Lance Scott, general design manager at ED², the European design studio of Lexus in the south of France, waxes lyrical about the Lexus LF-SA concept: “We focused on creating an intelligent urban vehicle – a compact package that expresses a new user experience and a focus on driving pleasure.”
Scott is standing with a small team of designers in ED²’s cavernous, brightly lit showroom, and displayed in front is a full-scale prototype of the brand’s first supermini-size luxury vehicle. The experience he’s talking about is one of excitement and thrills for urbanites – escapism that is not just reserved for weekends but one that brings adventure to the everyday lives of city drivers.
“We made a car that allows the user to enjoy the driving experience but ensures their safety on the road in any condition,” Scott explains. Lexus LF-SA drivers, he says, will feel protected and confident behind the wheel, whether they’re navigating through busy city streets of exploring further afield.
The Lexus LF-SA was showcased at the Geneva International Auto Show earlier this year, and although its unveiling came as a surprise to some, Lexus has actually been discussing the feasibility of an urban adventure concept for this segment for the past decade.
“This car is quite a radical step,” Scott admitted. “It’s a statement of intent for the future. Small cars are very important, especially in the European market, so we wanted to rethink what the small car of the future would be.”
Its styling takes cues from a design philosophy common to all modern Lexus products, such as the instantly recognisable spindle grille and various signature ‘L’ motifs, notably in the lights. Nevertheless, the little Lexus LF-SA stands apart from other cars in the range. See it being drawn and digitised in the video below.
We focused on creating an intelligent urban vehicle. A compact package that expresses a new user experience and a focus on driving pleasure
“This is not simply a downsized version of an existing Lexus product,” commented Laurent Bouzige, who designed the car’s exterior form. “We thought afresh about what a small Lexus should look like and how it should be used. In the end, we created a safe and compact vehicle that is unique in driver experience and design.”

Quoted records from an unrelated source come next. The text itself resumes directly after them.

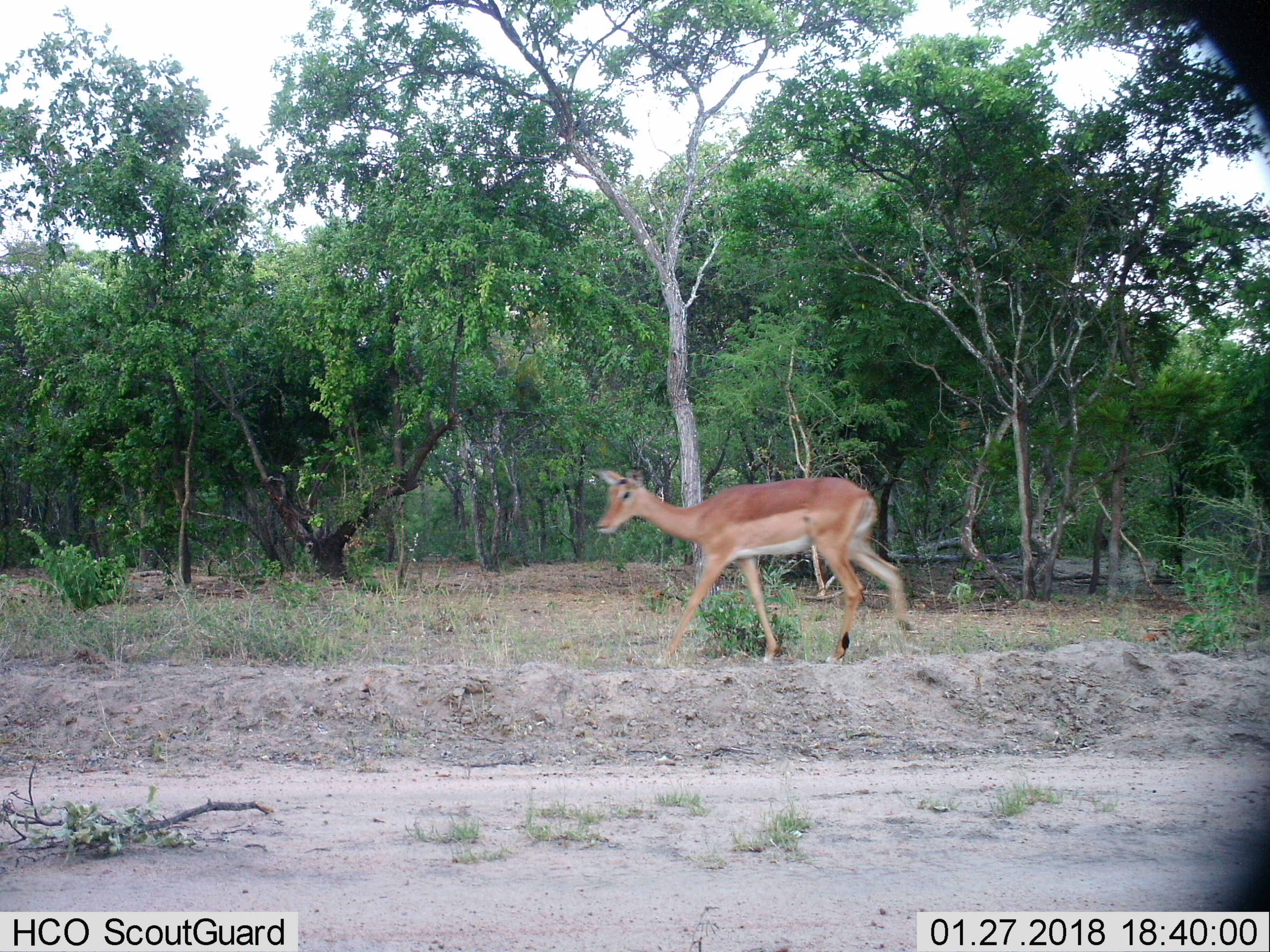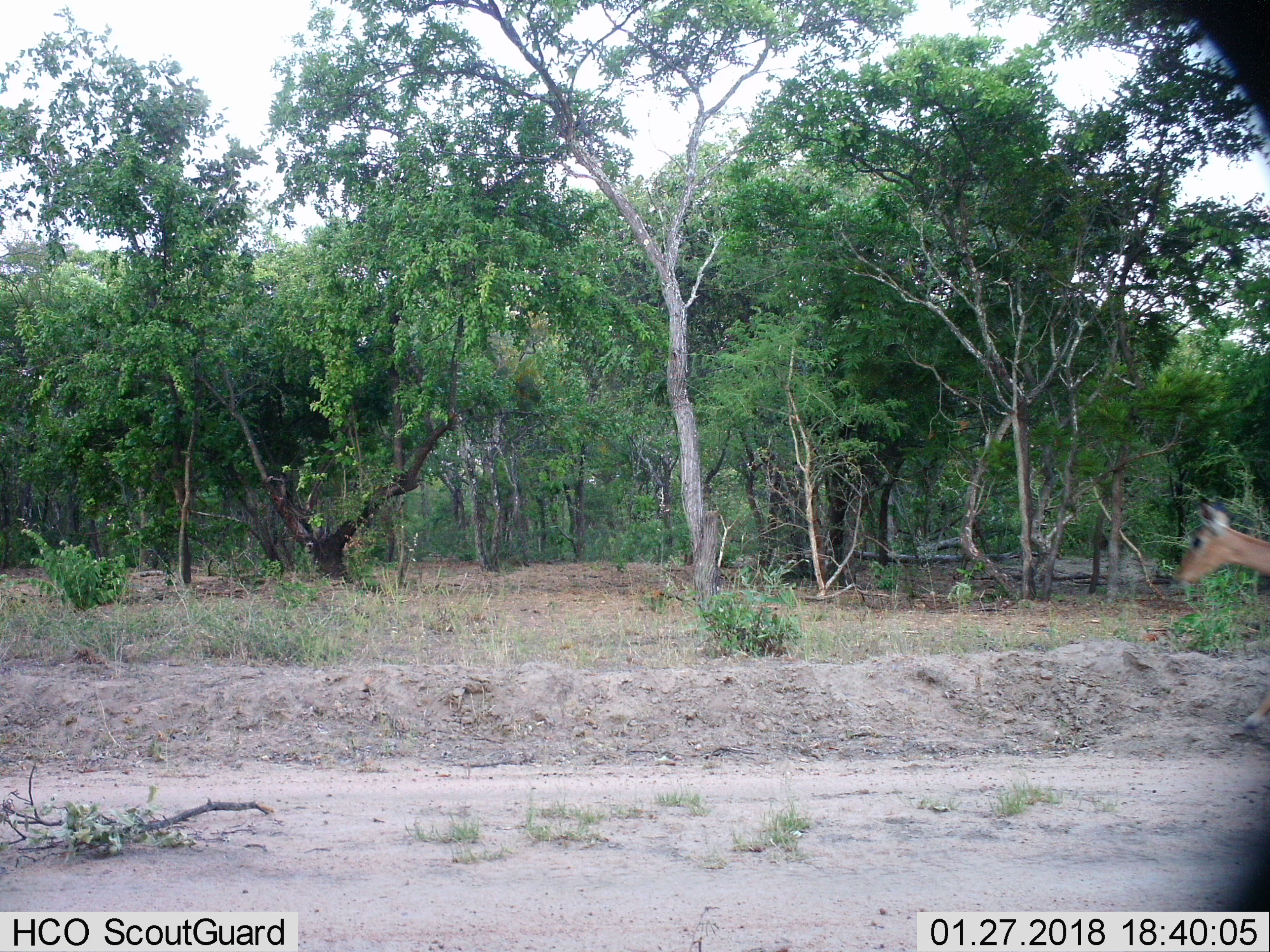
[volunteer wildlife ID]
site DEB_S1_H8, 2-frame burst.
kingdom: Animalia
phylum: Chordata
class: Mammalia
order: Artiodactyla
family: Bovidae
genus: Aepyceros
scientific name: Aepyceros melampus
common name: impala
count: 1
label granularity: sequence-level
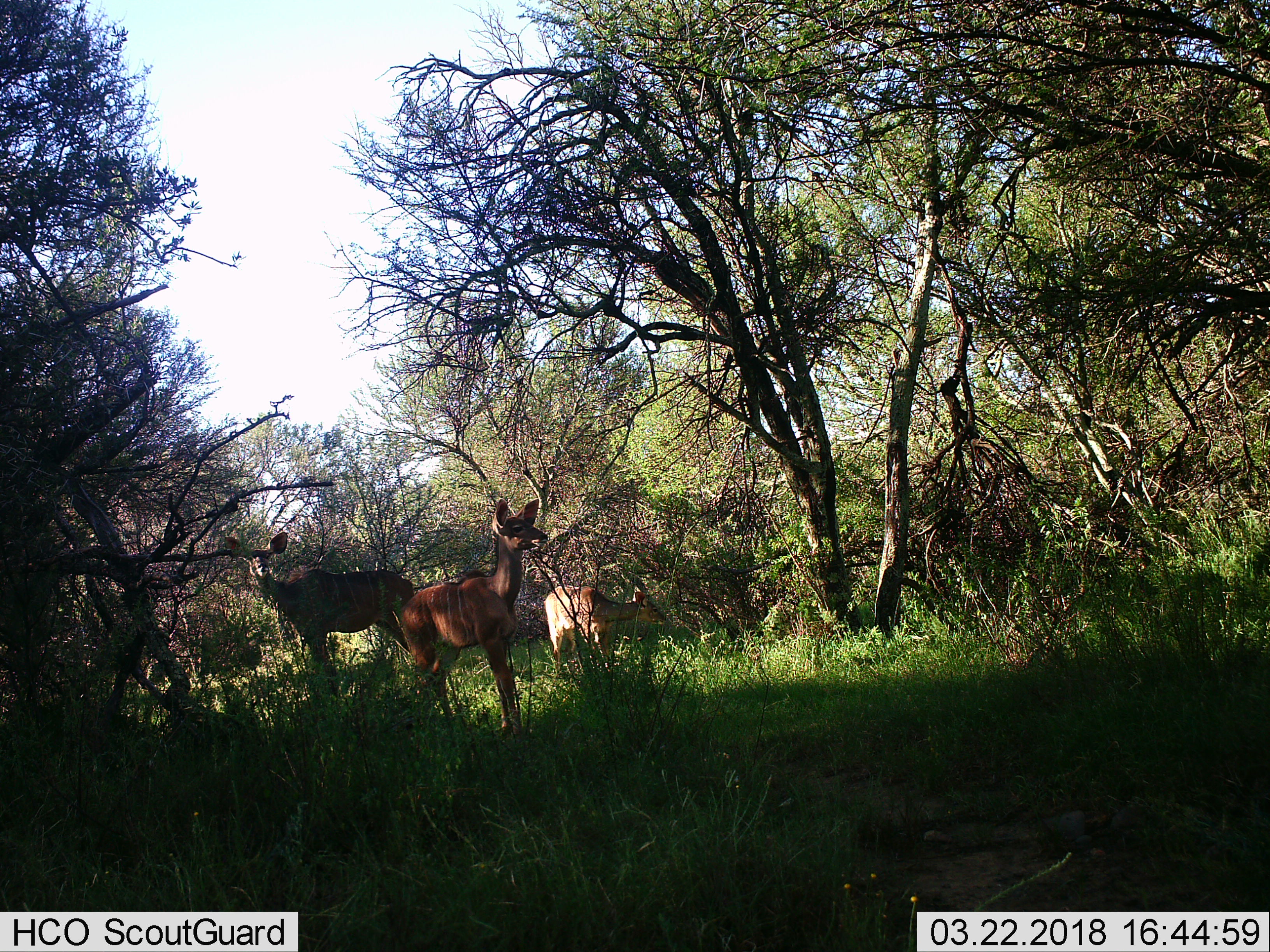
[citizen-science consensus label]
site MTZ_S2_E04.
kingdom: Animalia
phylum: Chordata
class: Mammalia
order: Artiodactyla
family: Bovidae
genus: Tragelaphus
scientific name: Tragelaphus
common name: kudu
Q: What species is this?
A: Kudu (Tragelaphus).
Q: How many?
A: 3.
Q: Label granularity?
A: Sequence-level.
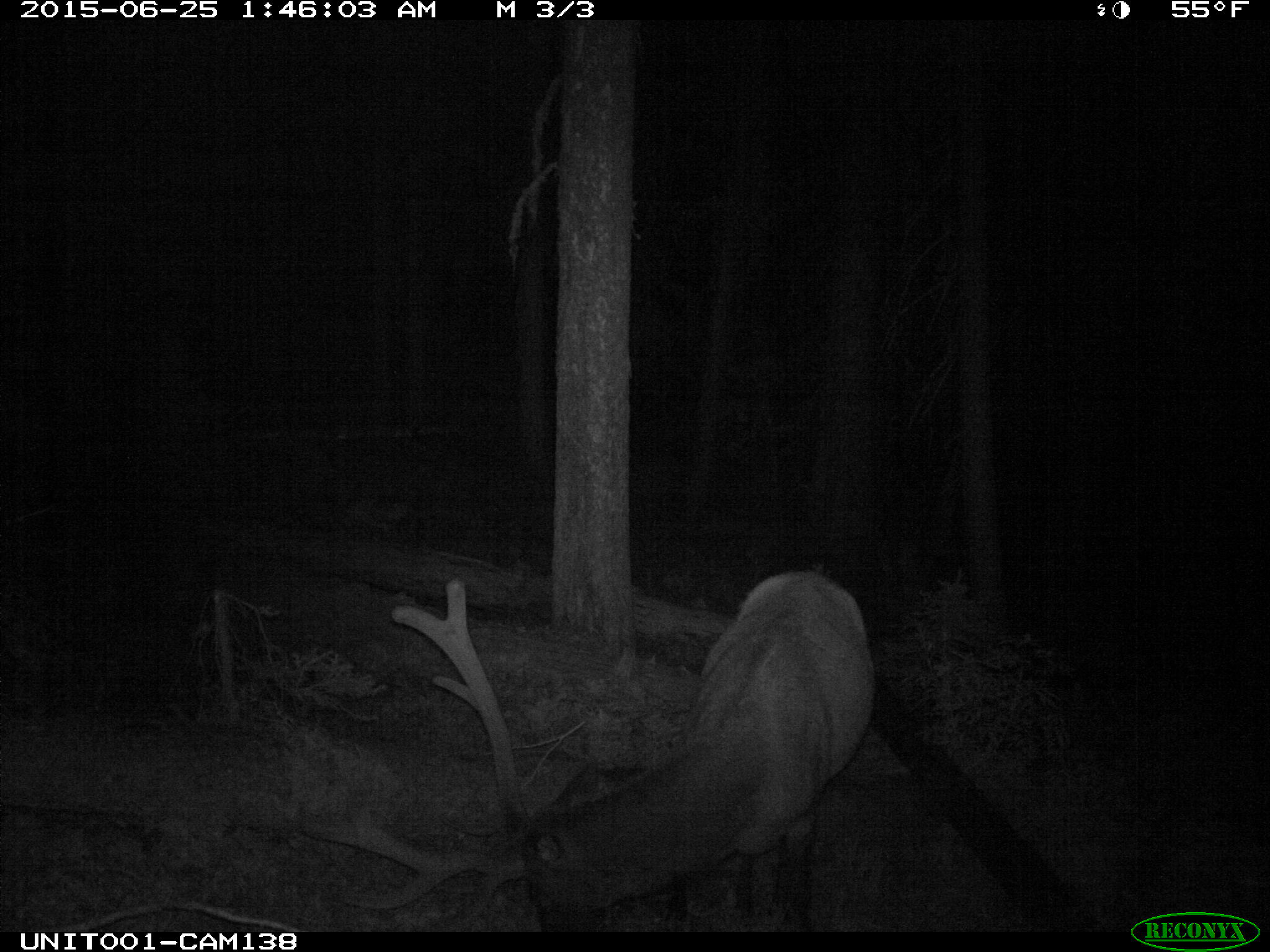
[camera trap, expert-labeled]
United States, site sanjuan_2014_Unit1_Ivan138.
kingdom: Animalia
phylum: Chordata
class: Mammalia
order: Artiodactyla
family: Cervidae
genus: Cervus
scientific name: Cervus elaphus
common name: red deer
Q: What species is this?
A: Cervus elaphus (red deer).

The vehicle appears condensed and its surface treatment is amped-up, sometimes audaciously, to ensure that the driver feels secure while manoeuvring on busy city streets. Protective cladding and an edgy beltline between the bonnet and rear window make the car seem dynamic but safe, together bringing to mind the look of a tough exoskeleton. The Lexus LF-SA is small, sure, but it is far from petite or demure. It looks substantial and drives with the confidence of a much bigger car.
Considerations for safety and experience are obvious within the cabin. Here, the driver’s position is prioritised; he or she sitting in command at the longitudinal centre of the vehicle. The steering wheel and pedals slide back and forth electrically so they can be adjusted to accommodate the driver rather than the other way around. And passengers are also given space, enveloped by arching panels that provide more room than is suggested by the vehicle’s modest size. This car is compact but everywhere there are suggestions of expansion.
The Lexus LF-SA is tentatively slated for release, but not for a decade or so. By then, Scott believes, the everyday driving experience will be different. “Future society will be profiting from advances in Internet and information technology,” he predicts. “However, in a future of overwhelming information flow, smart tech and virtual values, the human mind will still need an analogue, personal touch.”
For this reason, many of the details in the Lexus LF-SA will appeal to human senses – think genuine, timeless materials woven into the architecture of the car by skilled craftspeople. And with the onset of telepresence and the reduced need for urban travel, the driving experience will be considered more of a personal, adventurous leisure activity – one to savour and enjoy.
In the future, few cars will be more appropriate for that experience than the Lexus LF-SA.